In my last post, I presented a game situation and asked for ideas on how to handle the situation. I really liked Gary’s first suggestion which was to take an intentional foul and just roll my last stripe up against my opponent’s solid to tie it up. I never even thought about this option – in fact I rarely think about intentional foul options, but they come up quite often and can make a big difference in the outcome of a match. Thanks Gary for opening my eyes to another strategic possibility! 😉
How did I play it? My very first thought was to play a safe. The only safe I could think of is depicted in the diagram below. I could try to contact the stripe and draw the cue ball up against the rail and kiss his solid. There were a couple problems with this thought…it’s a very difficult touch shot and I didn’t think I could see enough of the strip to pull off the draw. I knew if I didn’t pull off a perfect safe my opponent would run out. No doubt. I immediately discarded the safety idea. If I was going down, I wanted to go down swinging.
I then considered the three offensive options depicted in the diagrams below: (1) Maybe I could “throw” the stripe into the corner pocket by leveling my cue and softly applying hard right English.
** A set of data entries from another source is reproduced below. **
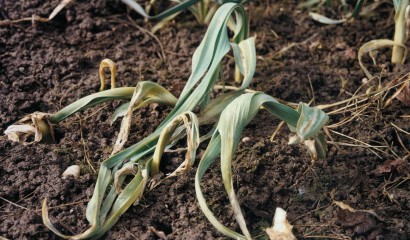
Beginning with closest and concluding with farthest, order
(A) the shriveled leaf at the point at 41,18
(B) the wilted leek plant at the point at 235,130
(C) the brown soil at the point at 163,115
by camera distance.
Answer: (B) the wilted leek plant at the point at 235,130 < (C) the brown soil at the point at 163,115 < (A) the shriveled leaf at the point at 41,18

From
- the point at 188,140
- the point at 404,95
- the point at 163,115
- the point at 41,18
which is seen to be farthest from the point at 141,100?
the point at 404,95

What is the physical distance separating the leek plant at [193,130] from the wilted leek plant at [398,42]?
0.41 meters

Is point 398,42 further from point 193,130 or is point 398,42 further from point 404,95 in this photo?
point 193,130

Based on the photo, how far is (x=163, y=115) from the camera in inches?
72.3

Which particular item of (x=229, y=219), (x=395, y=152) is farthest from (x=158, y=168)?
(x=395, y=152)

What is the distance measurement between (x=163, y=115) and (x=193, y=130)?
0.35 meters

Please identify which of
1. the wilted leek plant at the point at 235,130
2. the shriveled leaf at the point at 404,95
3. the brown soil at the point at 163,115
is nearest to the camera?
the wilted leek plant at the point at 235,130

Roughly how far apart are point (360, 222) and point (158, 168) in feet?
1.60

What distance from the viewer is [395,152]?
176 cm

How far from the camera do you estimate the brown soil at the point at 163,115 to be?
1.55 meters

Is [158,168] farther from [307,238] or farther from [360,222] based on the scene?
[360,222]

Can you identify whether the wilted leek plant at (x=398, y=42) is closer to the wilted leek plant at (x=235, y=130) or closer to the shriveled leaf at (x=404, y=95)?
the shriveled leaf at (x=404, y=95)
If I could hit enough of the solid, the right spin from the cue ball would transfer into left spin on the stripe and spin it into the pocket. (2) After much consideration, I didn’t think I could pull of #1 because I couldn’t see enough of the stripe, but MAYBE if I elevated my cue I could masse the cue ball around the solid and make contact with the stripe and cut it cleanly into the pocket. (3) After elevating my cue and looking at the angle, I didn’t think I could masse precisely enough over such a short distance, so I then considered a jump shot. I only needed to jump a sliver of the solid, but for some reason I just didn’t feel comfortable with the shot…and I didn’t want to risk the foul, ball in hand, and a certain loss.
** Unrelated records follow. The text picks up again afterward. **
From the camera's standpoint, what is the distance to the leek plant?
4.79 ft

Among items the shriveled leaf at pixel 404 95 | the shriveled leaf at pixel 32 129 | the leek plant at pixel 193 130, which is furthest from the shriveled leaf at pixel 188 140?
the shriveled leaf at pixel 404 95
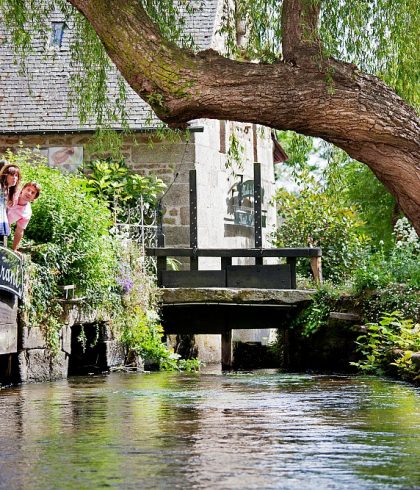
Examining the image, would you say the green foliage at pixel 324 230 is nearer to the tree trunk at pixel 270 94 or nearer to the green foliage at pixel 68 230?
the green foliage at pixel 68 230

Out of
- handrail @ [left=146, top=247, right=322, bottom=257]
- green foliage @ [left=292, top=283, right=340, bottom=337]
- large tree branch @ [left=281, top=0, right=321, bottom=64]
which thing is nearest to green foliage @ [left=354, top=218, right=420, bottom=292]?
green foliage @ [left=292, top=283, right=340, bottom=337]

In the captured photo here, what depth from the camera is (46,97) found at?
22.6 meters

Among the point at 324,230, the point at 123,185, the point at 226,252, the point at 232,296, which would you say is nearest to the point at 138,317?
the point at 232,296

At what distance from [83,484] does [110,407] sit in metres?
4.79

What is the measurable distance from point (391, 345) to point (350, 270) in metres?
6.81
Suddenly I realized the cross corner bank path was open. If I was going down, I didn’t want to lose on a ‘gimmick’ shot, much less on a miscue. The cross corner shot was difficult but it was a ‘normal’ shot requiring proper aiming and a good stroke. My only concern (besides simply missing the shot) was the potential cue ball kiss coming off the short rail. At bit of good news: the natural path of the cue ball off the short rail would take it down table for position on the eight…if I made the bank, and if I avoided the kiss. Also, if I missed the bank shot, my opponent would probably have a long first shot. At that point the decision was pretty easy. The diagram below shows how the shot played out. The angle of hit from the cue ball to the stripe was very slight, so I had to hit the cue ball pretty hard to impart enough energy to the stripe to allow it to make it to the cross corner. The cue ball hit the stripe, rebounded off the short rail, and made it back to the potential kiss point just before the stripe arrived, missing the kiss. The stripe miraculously went directly into the cross corner, and the cue ball ended up about 1 diamond from the eight for an easy win. Congrats Gary on identifying the shot, and giving it a name!